Math can improve flu vaccine, experts say
Mathematical modeling can improve the flu vaccine's effectiveness, according to experts at Rice University—where one such model has existed for more than 15 years—and its Baker Institute for Public Policy.
Michael Deem, the John W. Cox Professor of Biochemical and Genetic Engineering at Rice; Melia Bonomo, a Ph.D. candidate in physics and astronomy at the university; and Kirstin Matthews, a fellow in science and technology policy in the Center for Health and Biosciences at the Baker Institute, outlined their insights in a new policy brief, "Improving the Effectiveness of the Annual Flu Vaccine."
Seasonal influenza (flu) causes as many as 49 million illnesses and 79,000 deaths in the United States annually since 2010. To combat its impact, the Centers for Disease Control and Prevention (CDC) recommends all healthy children and adults obtain a flu vaccination every year. In 2017-18, 58 percent of healthy children (6 months to 17 years old) and only 37 percent of adults obtained the vaccine. Approximately 80 percent of pediatric deaths from influenza during that season were children who were unvaccinated.
"To develop a vaccine in time for the beginning of flu season in the fall, scientists must start in early January," the authors wrote. "The current method that the CDC uses involves scientists vaccinating ferrets with several vaccine candidates. They then extract the antibodies from the ferrets to estimate which vaccine was the most effective against the dominant viruses from the previous flu season. This method has been used for almost 50 years. However, it has been proven to be inconsistent in predicting how well the vaccines would perform in humans, especially with the recent, rapidly mutating A(H3N2) viruses. Additionally, experiments with ferrets are time-consuming and costly."

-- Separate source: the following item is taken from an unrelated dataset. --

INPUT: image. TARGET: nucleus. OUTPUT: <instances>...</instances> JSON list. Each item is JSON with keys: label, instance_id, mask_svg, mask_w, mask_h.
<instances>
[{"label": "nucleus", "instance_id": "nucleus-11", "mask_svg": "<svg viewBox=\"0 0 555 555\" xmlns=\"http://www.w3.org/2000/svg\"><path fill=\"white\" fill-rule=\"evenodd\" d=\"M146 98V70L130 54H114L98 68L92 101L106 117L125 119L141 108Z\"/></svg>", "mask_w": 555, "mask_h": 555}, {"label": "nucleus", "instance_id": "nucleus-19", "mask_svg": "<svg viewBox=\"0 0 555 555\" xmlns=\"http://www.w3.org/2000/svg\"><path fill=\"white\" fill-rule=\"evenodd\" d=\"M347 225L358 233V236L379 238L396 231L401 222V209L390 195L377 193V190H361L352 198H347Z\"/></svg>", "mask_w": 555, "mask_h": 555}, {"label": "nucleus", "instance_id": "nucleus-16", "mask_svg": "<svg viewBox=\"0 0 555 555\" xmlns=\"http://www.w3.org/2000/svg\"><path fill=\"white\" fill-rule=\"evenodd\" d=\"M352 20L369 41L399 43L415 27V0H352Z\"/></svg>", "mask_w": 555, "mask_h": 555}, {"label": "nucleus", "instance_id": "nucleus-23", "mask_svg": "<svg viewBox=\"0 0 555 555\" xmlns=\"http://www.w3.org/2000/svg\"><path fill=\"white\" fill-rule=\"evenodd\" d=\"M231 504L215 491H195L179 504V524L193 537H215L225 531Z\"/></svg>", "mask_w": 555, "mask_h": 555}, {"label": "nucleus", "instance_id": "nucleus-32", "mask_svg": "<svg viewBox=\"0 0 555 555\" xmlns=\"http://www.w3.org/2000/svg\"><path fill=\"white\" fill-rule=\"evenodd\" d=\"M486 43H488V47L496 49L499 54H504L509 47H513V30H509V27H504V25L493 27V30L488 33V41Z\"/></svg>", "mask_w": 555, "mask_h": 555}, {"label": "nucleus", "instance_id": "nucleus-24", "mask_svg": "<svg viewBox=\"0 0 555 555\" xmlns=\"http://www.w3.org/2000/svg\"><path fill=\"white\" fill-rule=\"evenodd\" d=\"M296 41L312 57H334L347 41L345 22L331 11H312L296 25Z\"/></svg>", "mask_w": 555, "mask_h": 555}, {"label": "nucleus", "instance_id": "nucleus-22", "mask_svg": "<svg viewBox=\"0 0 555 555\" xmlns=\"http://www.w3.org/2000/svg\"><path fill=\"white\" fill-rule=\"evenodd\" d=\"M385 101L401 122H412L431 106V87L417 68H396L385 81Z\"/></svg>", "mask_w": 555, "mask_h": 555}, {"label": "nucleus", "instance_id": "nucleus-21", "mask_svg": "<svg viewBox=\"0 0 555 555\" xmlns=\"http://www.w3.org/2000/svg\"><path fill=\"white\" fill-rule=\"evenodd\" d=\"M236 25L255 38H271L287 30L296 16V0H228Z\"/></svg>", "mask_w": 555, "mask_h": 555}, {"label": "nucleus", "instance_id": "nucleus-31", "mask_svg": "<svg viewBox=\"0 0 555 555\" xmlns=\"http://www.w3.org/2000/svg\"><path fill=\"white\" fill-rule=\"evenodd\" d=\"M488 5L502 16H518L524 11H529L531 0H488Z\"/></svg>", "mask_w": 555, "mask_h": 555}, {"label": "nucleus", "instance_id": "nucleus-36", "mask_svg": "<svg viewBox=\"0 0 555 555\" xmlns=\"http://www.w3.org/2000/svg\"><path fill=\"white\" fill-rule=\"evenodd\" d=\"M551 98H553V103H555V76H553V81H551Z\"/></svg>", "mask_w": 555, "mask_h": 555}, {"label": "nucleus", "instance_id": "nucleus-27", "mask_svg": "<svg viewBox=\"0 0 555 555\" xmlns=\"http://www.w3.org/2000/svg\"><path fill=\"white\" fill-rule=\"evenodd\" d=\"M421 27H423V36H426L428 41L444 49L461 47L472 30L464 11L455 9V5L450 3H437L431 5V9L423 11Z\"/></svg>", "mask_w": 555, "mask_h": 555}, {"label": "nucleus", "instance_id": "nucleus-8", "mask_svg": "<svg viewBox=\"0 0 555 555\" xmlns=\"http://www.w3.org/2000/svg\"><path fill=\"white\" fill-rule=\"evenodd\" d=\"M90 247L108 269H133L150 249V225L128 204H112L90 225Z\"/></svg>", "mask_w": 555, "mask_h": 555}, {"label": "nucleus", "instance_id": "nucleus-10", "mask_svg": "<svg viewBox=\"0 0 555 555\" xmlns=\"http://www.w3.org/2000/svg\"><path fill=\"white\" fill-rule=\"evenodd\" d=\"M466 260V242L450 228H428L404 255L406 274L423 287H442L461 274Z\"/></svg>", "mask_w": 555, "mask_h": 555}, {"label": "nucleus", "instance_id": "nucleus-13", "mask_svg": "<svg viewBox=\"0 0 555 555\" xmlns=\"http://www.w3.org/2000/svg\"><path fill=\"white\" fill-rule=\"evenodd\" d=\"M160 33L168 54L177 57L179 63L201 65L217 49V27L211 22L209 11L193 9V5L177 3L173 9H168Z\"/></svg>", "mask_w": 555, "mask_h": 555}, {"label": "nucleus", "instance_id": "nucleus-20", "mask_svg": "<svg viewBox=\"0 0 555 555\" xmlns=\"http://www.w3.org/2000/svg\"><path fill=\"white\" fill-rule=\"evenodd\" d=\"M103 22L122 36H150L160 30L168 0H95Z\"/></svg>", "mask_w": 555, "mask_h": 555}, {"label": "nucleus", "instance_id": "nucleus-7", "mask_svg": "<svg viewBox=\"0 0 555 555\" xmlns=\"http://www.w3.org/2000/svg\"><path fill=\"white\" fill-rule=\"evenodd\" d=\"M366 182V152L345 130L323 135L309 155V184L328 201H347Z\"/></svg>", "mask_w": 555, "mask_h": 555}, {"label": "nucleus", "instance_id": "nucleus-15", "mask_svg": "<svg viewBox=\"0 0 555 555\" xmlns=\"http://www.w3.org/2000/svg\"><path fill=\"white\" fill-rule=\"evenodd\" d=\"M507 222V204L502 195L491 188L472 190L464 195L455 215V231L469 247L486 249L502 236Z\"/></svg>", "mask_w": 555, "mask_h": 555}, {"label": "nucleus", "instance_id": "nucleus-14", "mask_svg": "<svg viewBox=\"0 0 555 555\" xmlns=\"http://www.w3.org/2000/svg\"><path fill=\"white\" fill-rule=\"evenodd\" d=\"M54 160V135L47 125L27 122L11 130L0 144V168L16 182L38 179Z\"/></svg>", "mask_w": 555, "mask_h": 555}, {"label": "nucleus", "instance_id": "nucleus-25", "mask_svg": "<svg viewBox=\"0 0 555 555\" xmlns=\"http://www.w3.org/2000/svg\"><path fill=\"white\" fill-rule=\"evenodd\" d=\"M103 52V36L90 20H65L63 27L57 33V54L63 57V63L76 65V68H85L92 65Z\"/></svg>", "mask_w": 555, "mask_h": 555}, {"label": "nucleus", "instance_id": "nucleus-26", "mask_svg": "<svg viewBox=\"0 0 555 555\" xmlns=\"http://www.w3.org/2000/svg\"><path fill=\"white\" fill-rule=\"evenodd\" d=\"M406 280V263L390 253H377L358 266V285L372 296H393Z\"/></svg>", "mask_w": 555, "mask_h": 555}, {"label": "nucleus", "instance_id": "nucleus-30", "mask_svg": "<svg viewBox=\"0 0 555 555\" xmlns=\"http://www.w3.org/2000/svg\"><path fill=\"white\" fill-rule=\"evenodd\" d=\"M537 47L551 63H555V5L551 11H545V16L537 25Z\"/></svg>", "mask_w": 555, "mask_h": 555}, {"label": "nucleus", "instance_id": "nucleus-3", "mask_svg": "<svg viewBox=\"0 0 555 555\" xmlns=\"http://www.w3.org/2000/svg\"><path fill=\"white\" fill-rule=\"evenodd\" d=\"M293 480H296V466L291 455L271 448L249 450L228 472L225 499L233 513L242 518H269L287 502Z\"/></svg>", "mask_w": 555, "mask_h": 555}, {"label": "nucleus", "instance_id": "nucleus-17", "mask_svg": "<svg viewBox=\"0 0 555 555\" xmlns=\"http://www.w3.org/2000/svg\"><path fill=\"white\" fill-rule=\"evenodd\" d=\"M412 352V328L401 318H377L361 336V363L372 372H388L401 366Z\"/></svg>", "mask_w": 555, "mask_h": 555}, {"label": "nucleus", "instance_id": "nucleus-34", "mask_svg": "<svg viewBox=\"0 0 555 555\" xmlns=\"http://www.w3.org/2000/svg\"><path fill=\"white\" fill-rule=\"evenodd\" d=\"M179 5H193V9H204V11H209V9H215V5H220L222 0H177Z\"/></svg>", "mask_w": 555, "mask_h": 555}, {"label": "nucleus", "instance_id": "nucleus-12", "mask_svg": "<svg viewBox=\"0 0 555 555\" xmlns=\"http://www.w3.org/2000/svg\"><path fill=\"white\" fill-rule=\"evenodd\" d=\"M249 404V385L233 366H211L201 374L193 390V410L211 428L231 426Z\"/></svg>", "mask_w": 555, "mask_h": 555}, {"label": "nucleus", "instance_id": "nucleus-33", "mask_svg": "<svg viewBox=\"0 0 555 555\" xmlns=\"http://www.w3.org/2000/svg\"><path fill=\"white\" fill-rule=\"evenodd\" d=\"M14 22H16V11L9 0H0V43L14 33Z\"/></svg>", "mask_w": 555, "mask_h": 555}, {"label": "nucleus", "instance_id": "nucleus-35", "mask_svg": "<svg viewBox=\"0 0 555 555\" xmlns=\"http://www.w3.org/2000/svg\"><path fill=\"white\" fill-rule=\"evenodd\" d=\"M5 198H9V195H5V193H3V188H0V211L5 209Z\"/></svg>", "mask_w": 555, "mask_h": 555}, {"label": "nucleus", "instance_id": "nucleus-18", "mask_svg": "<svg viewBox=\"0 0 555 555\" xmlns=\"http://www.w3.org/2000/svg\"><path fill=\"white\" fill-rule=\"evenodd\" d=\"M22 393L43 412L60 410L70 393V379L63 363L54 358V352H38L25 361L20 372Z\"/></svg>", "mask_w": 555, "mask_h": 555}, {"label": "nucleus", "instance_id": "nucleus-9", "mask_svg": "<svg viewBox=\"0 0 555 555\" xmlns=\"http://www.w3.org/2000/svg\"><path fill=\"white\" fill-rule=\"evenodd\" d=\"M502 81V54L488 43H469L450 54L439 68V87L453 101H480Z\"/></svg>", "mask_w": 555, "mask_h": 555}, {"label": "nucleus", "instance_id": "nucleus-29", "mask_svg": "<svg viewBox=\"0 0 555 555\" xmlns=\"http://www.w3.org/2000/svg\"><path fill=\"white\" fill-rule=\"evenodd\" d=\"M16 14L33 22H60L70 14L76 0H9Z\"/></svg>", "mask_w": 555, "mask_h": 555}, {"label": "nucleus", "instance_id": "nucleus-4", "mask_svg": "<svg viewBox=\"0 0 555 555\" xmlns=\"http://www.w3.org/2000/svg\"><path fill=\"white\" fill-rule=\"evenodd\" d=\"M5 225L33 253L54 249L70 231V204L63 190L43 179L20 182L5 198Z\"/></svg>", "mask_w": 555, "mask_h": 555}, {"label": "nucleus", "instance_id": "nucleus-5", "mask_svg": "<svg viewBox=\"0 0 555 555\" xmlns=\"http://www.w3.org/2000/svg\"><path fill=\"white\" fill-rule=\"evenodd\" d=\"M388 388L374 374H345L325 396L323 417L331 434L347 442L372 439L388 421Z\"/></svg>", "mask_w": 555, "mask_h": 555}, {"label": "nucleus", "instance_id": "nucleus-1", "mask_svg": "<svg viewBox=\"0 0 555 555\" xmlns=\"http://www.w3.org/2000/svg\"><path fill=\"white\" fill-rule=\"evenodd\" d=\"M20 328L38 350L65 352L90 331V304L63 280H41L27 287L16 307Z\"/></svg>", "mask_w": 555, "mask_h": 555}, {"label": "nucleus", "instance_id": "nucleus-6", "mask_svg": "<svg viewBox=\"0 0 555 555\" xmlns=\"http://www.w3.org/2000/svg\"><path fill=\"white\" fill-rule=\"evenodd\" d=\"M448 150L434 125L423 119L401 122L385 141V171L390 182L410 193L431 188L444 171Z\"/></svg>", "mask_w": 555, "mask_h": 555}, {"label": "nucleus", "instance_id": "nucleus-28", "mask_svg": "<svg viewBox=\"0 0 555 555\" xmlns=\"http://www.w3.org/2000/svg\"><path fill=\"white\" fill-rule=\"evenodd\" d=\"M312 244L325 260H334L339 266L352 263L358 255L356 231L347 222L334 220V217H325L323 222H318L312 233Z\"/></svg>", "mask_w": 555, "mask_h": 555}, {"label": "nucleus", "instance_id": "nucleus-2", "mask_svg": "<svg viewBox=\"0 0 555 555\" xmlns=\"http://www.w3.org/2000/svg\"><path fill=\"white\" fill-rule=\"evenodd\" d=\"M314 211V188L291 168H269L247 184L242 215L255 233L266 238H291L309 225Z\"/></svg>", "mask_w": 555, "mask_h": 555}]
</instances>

By contrast, mathematical models, including a model developed at Rice more than 15 years ago, allow scientists to calculate how well the flu vaccine matches the infecting viruses. The Rice model, called pEpitope, estimates vaccine effectiveness, and it has been shown to work well for flu A(H3N2), A(H1N1) and B vaccines. For the 2018-19 flu season, Rice scientists predict that the vaccine will be between 20 and 40 percent effective against the majority of A(H3N2) viruses.
"Public health researchers are often slow to change," the authors wrote. "Despite the fact that Rice's pEpitope model has been around for more than 15 years, it is unclear why the CDC has yet to take advantage of it in developing their seasonal flu vaccine. Adding such a model to the already existing ferret experiments will enhance the current vaccination decision-making process.
"This mathematical modeling technique can rapidly narrow down the viruses that would be good candidates for the vaccine during a particular flu season," they continued. "It can serve as a check to make sure that the vaccine virus does not mutate during the manufacturing process. The pEpitope model is also low-cost, as it does not require any specialized equipment. Finally, it is extremely quick, taking just a couple of seconds to analyze the potential effectiveness of a vaccine against thousands of infecting viruses in a particular geographic region."
The authors said the CDC should strengthen its current protocols for choosing vaccine candidates by utilizing all available prediction modeling. "This will improve overall flu vaccine effectiveness rates and potentially coverage rates as well," they wrote. "Scientists hope that with improved effectiveness, they will also be able to improve vaccine coverage rates, which still trail behind the CDC's Healthy People 2020 goal of 70 percent. Given the difficulty in producing effective vaccines and the general climate of public mistrust of immunization, this work has the potential to improve vaccine strain selection and education by providing a tool that is accessible to researchers and citizen scientists alike."